What the exercise asks - In the data below, begin at the line with "写真集 草帽纯白连衣裙女孩_图片 No.18" and stop after the line with "Christmas tree and"; output those lines exactly and no pictures.

Records for this exercise -
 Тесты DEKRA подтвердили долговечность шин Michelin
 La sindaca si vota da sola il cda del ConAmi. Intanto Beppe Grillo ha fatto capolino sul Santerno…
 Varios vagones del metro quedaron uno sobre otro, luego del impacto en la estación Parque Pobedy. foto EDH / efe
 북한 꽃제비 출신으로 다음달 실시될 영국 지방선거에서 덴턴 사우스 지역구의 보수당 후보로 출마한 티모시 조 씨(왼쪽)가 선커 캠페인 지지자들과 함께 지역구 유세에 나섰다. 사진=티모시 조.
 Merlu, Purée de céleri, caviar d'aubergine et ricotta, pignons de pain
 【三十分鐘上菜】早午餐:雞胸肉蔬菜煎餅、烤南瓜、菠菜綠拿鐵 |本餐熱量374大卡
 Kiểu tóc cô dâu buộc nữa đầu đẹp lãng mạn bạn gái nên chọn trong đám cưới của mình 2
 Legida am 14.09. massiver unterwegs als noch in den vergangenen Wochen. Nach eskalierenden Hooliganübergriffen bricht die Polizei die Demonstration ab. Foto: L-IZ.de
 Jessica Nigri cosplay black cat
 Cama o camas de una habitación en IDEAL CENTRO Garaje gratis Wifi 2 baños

---

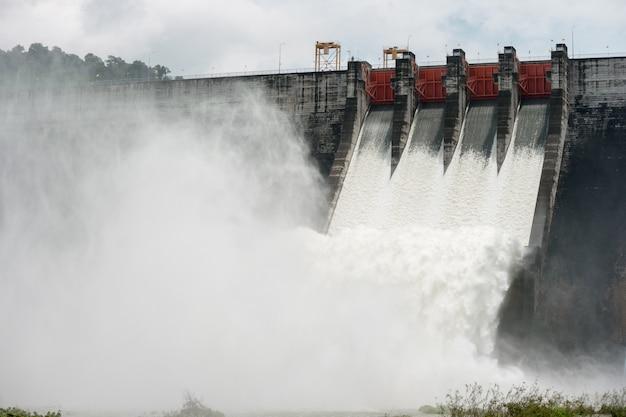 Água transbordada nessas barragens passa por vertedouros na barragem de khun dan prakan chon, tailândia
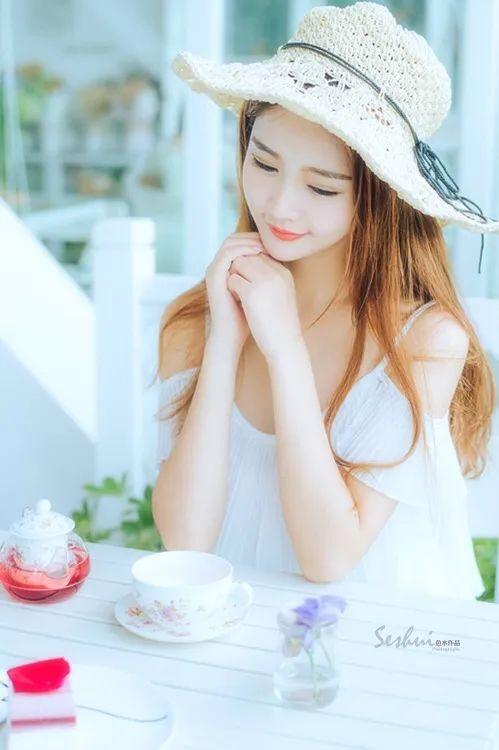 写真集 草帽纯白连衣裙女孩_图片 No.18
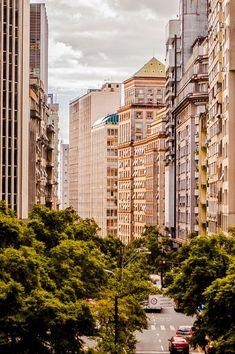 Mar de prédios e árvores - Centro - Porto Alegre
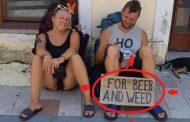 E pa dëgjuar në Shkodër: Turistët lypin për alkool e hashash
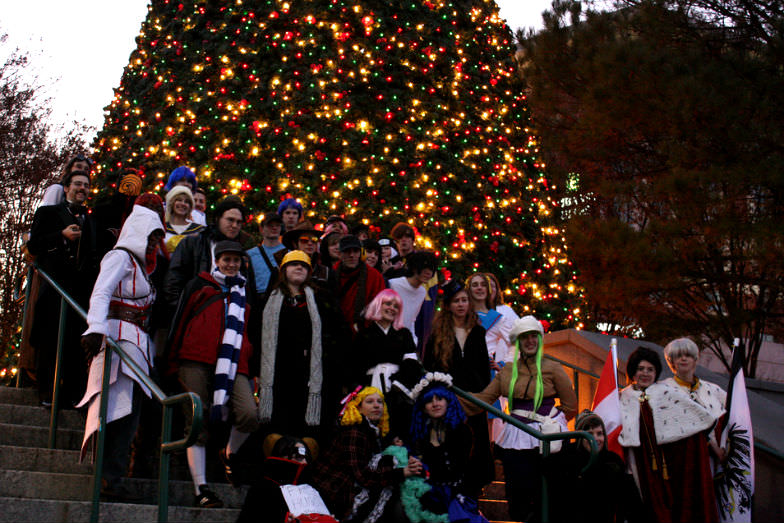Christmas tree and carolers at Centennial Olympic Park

Response to this task -
 写真集 草帽纯白连衣裙女孩_图片 No.18
 Mar de prédios e árvores - Centro - Porto Alegre
 E pa dëgjuar në Shkodër: Turistët lypin për alkool e hashash
Christmas tree and carolers at Centennial Olympic Park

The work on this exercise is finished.